#### Work to be completed:
Quote all of the data that follows exactly as written, skipping the images.

#### Information given:
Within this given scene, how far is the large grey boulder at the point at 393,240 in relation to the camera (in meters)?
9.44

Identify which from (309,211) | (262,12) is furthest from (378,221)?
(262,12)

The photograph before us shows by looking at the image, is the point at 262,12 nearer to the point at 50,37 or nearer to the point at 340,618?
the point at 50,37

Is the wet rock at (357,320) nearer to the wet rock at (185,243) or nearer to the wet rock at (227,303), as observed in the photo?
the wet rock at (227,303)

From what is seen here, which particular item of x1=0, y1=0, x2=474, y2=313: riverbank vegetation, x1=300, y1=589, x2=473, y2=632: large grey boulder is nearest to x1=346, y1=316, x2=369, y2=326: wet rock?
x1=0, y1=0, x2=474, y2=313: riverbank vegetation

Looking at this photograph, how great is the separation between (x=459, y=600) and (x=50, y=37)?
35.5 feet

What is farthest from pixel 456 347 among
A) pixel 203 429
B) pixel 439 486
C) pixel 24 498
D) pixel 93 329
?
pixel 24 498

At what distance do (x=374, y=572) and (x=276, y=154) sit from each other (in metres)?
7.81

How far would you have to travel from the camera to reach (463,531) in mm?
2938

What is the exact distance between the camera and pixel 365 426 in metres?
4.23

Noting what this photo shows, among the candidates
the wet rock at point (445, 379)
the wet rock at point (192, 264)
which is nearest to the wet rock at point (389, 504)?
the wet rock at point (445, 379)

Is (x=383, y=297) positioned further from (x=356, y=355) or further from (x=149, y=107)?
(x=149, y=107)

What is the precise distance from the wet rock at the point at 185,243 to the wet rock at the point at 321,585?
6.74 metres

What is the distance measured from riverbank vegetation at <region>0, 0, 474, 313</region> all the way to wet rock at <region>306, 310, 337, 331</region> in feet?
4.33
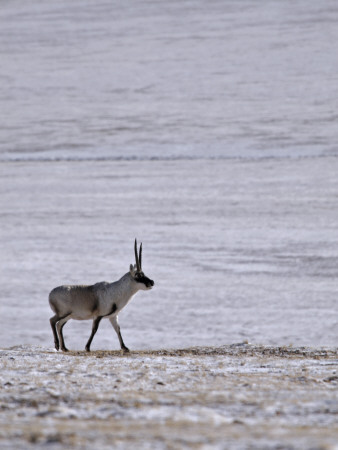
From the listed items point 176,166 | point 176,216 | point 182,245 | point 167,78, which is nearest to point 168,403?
point 182,245

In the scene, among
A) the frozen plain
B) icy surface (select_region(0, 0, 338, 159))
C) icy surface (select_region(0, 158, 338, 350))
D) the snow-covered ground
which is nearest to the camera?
the snow-covered ground

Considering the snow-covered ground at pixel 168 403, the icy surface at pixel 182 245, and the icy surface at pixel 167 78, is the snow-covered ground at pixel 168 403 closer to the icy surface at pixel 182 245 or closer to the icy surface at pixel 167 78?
the icy surface at pixel 182 245

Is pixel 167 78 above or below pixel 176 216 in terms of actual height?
above

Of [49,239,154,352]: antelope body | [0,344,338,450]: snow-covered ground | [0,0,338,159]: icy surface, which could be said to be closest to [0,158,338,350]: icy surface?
[0,0,338,159]: icy surface

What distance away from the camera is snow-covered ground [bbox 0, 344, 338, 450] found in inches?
86.7

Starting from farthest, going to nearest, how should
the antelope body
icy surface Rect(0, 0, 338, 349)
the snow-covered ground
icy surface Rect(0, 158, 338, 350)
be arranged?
1. icy surface Rect(0, 0, 338, 349)
2. icy surface Rect(0, 158, 338, 350)
3. the antelope body
4. the snow-covered ground

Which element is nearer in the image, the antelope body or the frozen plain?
the frozen plain

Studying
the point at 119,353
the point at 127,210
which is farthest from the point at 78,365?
the point at 127,210

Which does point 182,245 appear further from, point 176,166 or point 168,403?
point 168,403

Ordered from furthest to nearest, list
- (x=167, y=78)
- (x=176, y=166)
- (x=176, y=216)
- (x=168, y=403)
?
(x=167, y=78) → (x=176, y=166) → (x=176, y=216) → (x=168, y=403)

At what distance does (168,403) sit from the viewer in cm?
287

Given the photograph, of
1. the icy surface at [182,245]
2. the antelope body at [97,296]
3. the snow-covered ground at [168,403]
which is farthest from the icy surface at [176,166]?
the snow-covered ground at [168,403]

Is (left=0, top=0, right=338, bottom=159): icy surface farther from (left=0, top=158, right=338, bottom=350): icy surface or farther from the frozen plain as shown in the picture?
(left=0, top=158, right=338, bottom=350): icy surface

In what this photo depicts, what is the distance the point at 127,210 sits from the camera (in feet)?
43.0
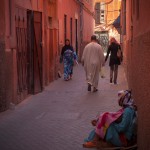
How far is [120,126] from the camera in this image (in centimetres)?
686

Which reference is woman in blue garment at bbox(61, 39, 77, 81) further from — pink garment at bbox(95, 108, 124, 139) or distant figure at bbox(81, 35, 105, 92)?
pink garment at bbox(95, 108, 124, 139)

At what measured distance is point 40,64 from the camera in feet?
50.7

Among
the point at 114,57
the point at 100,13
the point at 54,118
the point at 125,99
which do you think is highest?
the point at 100,13

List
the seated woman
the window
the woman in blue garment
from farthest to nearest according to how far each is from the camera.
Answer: the window, the woman in blue garment, the seated woman

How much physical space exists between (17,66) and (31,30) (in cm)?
233

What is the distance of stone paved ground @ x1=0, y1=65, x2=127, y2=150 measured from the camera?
772cm

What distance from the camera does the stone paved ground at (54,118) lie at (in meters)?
7.72

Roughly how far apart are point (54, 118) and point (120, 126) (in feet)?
11.5

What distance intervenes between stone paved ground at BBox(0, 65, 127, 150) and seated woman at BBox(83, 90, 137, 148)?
489 millimetres

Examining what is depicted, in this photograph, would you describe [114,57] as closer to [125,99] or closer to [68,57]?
[68,57]

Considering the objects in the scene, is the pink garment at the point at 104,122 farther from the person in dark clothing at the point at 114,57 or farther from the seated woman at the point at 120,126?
the person in dark clothing at the point at 114,57

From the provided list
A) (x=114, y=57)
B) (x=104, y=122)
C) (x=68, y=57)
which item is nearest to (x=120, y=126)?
(x=104, y=122)

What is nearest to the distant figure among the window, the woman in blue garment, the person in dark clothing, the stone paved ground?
the stone paved ground

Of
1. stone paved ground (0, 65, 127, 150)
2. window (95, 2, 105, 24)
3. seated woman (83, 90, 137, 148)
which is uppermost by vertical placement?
window (95, 2, 105, 24)
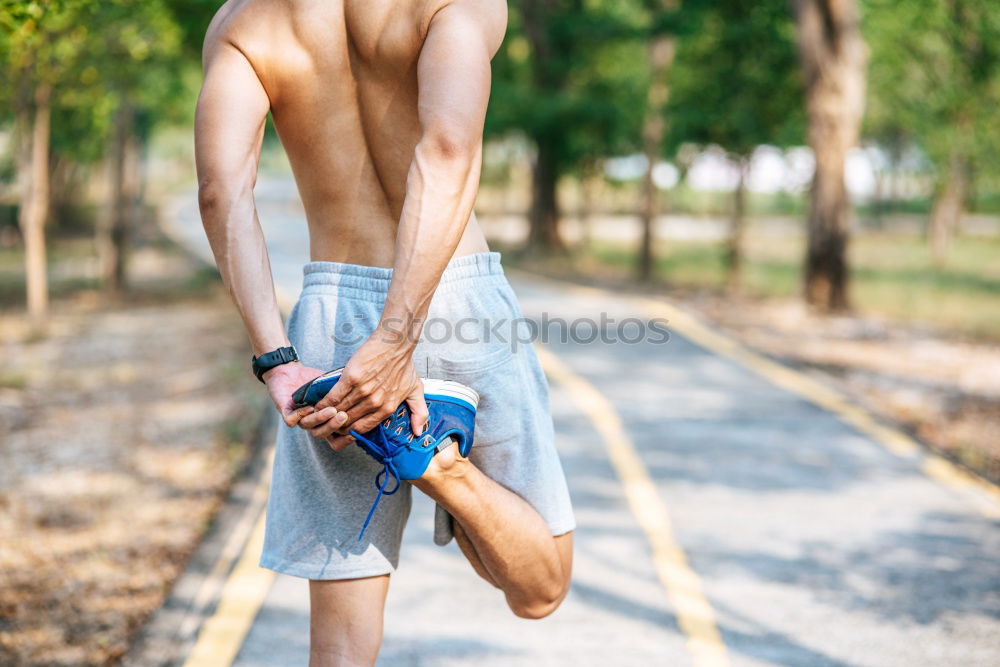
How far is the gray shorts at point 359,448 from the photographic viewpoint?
2475 millimetres

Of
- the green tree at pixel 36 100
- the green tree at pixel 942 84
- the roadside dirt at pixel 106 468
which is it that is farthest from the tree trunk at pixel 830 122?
the green tree at pixel 36 100

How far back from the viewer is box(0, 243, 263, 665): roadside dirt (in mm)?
4473

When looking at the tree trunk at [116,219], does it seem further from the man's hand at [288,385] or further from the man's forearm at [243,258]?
the man's hand at [288,385]

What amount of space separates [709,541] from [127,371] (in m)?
7.70

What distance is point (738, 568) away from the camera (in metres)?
4.80

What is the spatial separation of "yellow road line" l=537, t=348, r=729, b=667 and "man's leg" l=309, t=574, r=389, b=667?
1707 mm

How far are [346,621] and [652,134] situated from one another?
60.0ft

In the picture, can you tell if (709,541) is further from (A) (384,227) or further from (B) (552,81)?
(B) (552,81)

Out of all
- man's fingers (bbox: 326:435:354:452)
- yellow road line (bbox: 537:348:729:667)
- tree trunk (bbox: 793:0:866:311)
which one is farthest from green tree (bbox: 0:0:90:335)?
man's fingers (bbox: 326:435:354:452)

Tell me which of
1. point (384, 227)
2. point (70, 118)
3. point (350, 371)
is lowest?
point (350, 371)

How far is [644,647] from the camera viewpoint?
398 centimetres

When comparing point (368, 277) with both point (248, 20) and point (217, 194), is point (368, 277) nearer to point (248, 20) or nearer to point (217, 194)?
point (217, 194)

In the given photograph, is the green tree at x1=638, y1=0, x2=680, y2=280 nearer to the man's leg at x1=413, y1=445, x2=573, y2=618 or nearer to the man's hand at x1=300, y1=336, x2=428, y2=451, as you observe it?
the man's leg at x1=413, y1=445, x2=573, y2=618

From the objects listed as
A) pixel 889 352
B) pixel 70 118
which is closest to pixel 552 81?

#### Worked answer:
Within this given scene, how far is the large grey boulder at the point at 393,240 in relation to the camera (in meters)?
9.44

Identify which from (309,211) | (262,12) is furthest from (378,221)?
(262,12)

The photograph before us shows by looking at the image, is the point at 262,12 nearer to the point at 50,37 or nearer to the point at 340,618?
the point at 50,37

Is the wet rock at (357,320) nearer to the wet rock at (185,243) or nearer to the wet rock at (227,303), as observed in the photo?
the wet rock at (227,303)

From what is seen here, which particular item of x1=0, y1=0, x2=474, y2=313: riverbank vegetation, x1=300, y1=589, x2=473, y2=632: large grey boulder is nearest to x1=346, y1=316, x2=369, y2=326: wet rock?
x1=0, y1=0, x2=474, y2=313: riverbank vegetation

Looking at this photograph, how great is the separation between (x=459, y=600) and (x=50, y=37)?
35.5 feet

What is farthest from pixel 456 347 among
A) pixel 203 429
B) pixel 439 486
C) pixel 24 498
D) pixel 93 329
?
pixel 24 498

At what distance do (x=374, y=572) and (x=276, y=154) sit from each other (in metres)?
7.81

How far would you have to travel from the camera to reach (463,531) in mm?
2938

What is the exact distance between the camera and pixel 365 426 in metres?
4.23

Noting what this photo shows, among the candidates
the wet rock at point (445, 379)
the wet rock at point (192, 264)
which is nearest to the wet rock at point (389, 504)?
the wet rock at point (445, 379)

Is (x=383, y=297) positioned further from (x=356, y=355) or further from (x=149, y=107)?
(x=149, y=107)

What is the precise distance from the wet rock at the point at 185,243 to the wet rock at the point at 321,585?
6.74 metres

What is the distance measured from riverbank vegetation at <region>0, 0, 474, 313</region> all the way to wet rock at <region>306, 310, 337, 331</region> in feet?
4.33
From the listed items point 176,166 | point 176,216 | point 182,245 | point 167,78, which is nearest to point 168,403?
point 182,245

In the scene, among
A) the frozen plain
B) icy surface (select_region(0, 0, 338, 159))
C) icy surface (select_region(0, 158, 338, 350))
D) the snow-covered ground
which is nearest to the camera?
the snow-covered ground

Considering the snow-covered ground at pixel 168 403, the icy surface at pixel 182 245, and the icy surface at pixel 167 78, is the snow-covered ground at pixel 168 403 closer to the icy surface at pixel 182 245 or closer to the icy surface at pixel 167 78?
the icy surface at pixel 182 245

Is pixel 167 78 above or below pixel 176 216 in terms of actual height?
above

Of [49,239,154,352]: antelope body | [0,344,338,450]: snow-covered ground | [0,0,338,159]: icy surface, which could be said to be closest to [0,158,338,350]: icy surface?
[0,0,338,159]: icy surface

What distance away from the camera is snow-covered ground [bbox 0, 344, 338, 450] found in inches?
86.7

Starting from farthest, going to nearest, how should
the antelope body
icy surface Rect(0, 0, 338, 349)
the snow-covered ground
icy surface Rect(0, 158, 338, 350)
be arranged?
1. icy surface Rect(0, 0, 338, 349)
2. icy surface Rect(0, 158, 338, 350)
3. the antelope body
4. the snow-covered ground

Which element is nearer in the image, the antelope body or the frozen plain?
the frozen plain

Studying
the point at 119,353
the point at 127,210
which is farthest from the point at 78,365?
the point at 127,210

Which does point 182,245 appear further from, point 176,166 or point 168,403?
point 168,403

Ordered from furthest to nearest, list
- (x=167, y=78)
- (x=176, y=166)
- (x=176, y=216)
- (x=168, y=403)
?
(x=167, y=78) → (x=176, y=166) → (x=176, y=216) → (x=168, y=403)

At what distance does (168,403) sit from the viewer in cm?
287

Given the photograph, of
1. the icy surface at [182,245]
2. the antelope body at [97,296]
3. the snow-covered ground at [168,403]
which is farthest from the icy surface at [176,166]?
the snow-covered ground at [168,403]

Is (left=0, top=0, right=338, bottom=159): icy surface farther from (left=0, top=158, right=338, bottom=350): icy surface or farther from the frozen plain as shown in the picture?
(left=0, top=158, right=338, bottom=350): icy surface

In what this photo depicts, what is the distance the point at 127,210 sits from the camera (in feet)?
43.0
How far is [120,126] from the camera in this image (in centimetres)?
686

Which reference is woman in blue garment at bbox(61, 39, 77, 81) further from — pink garment at bbox(95, 108, 124, 139) or distant figure at bbox(81, 35, 105, 92)?
pink garment at bbox(95, 108, 124, 139)

At what measured distance is point 40,64 from the camera in feet?
50.7

Among
the point at 114,57
the point at 100,13
the point at 54,118
the point at 125,99
which do you think is highest?
the point at 100,13

List
the seated woman
the window
the woman in blue garment
from farthest to nearest according to how far each is from the camera.
Answer: the window, the woman in blue garment, the seated woman

How much physical space exists between (17,66) and (31,30) (in cm)?
233

What is the distance of stone paved ground @ x1=0, y1=65, x2=127, y2=150 measured from the camera?
772cm

What distance from the camera does the stone paved ground at (54,118) lie at (in meters)?
7.72

Roughly how far apart are point (54, 118) and point (120, 126) (in feet)?
11.5

What distance intervenes between stone paved ground at BBox(0, 65, 127, 150) and seated woman at BBox(83, 90, 137, 148)?
489 millimetres

Examining what is depicted, in this photograph, would you describe [114,57] as closer to [125,99] or closer to [68,57]?
[68,57]

Considering the objects in the scene, is the pink garment at the point at 104,122 farther from the person in dark clothing at the point at 114,57 or farther from the seated woman at the point at 120,126?
the person in dark clothing at the point at 114,57

From the provided list
A) (x=114, y=57)
B) (x=104, y=122)
C) (x=68, y=57)
which item is nearest to (x=120, y=126)?
(x=104, y=122)

What is nearest to the distant figure among the window, the woman in blue garment, the person in dark clothing, the stone paved ground?
the stone paved ground

Of
1. stone paved ground (0, 65, 127, 150)
2. window (95, 2, 105, 24)
3. seated woman (83, 90, 137, 148)
which is uppermost by vertical placement?
window (95, 2, 105, 24)
How far is the gray shorts at point 359,448 from the photographic viewpoint?
2475 millimetres

Of
- the green tree at pixel 36 100
- the green tree at pixel 942 84
- the roadside dirt at pixel 106 468
which is it that is farthest from the tree trunk at pixel 830 122?
the green tree at pixel 36 100

How far back from the viewer is box(0, 243, 263, 665): roadside dirt (in mm)?
4473

When looking at the tree trunk at [116,219], does it seem further from the man's hand at [288,385] or further from the man's forearm at [243,258]?
the man's hand at [288,385]

What amount of space separates [709,541] from [127,371] (in m)?
7.70

What distance is point (738, 568) away from the camera (in metres)?
4.80

What is the spatial separation of "yellow road line" l=537, t=348, r=729, b=667 and "man's leg" l=309, t=574, r=389, b=667?
1707 mm

How far are [346,621] and [652,134] situated from one another?
60.0ft

In the picture, can you tell if (709,541) is further from (A) (384,227) or further from (B) (552,81)?
(B) (552,81)

Out of all
- man's fingers (bbox: 326:435:354:452)
- yellow road line (bbox: 537:348:729:667)
- tree trunk (bbox: 793:0:866:311)
which one is farthest from green tree (bbox: 0:0:90:335)?
man's fingers (bbox: 326:435:354:452)

Tell me which of
1. point (384, 227)
2. point (70, 118)
3. point (350, 371)
is lowest?
point (350, 371)

How far is [644,647] from the camera viewpoint?
398 centimetres

When comparing point (368, 277) with both point (248, 20) and point (217, 194), is point (368, 277) nearer to point (248, 20) or nearer to point (217, 194)?
point (217, 194)

In the given photograph, is the green tree at x1=638, y1=0, x2=680, y2=280 nearer to the man's leg at x1=413, y1=445, x2=573, y2=618 or nearer to the man's hand at x1=300, y1=336, x2=428, y2=451, as you observe it?
the man's leg at x1=413, y1=445, x2=573, y2=618

From the objects listed as
A) pixel 889 352
B) pixel 70 118
which is closest to pixel 552 81?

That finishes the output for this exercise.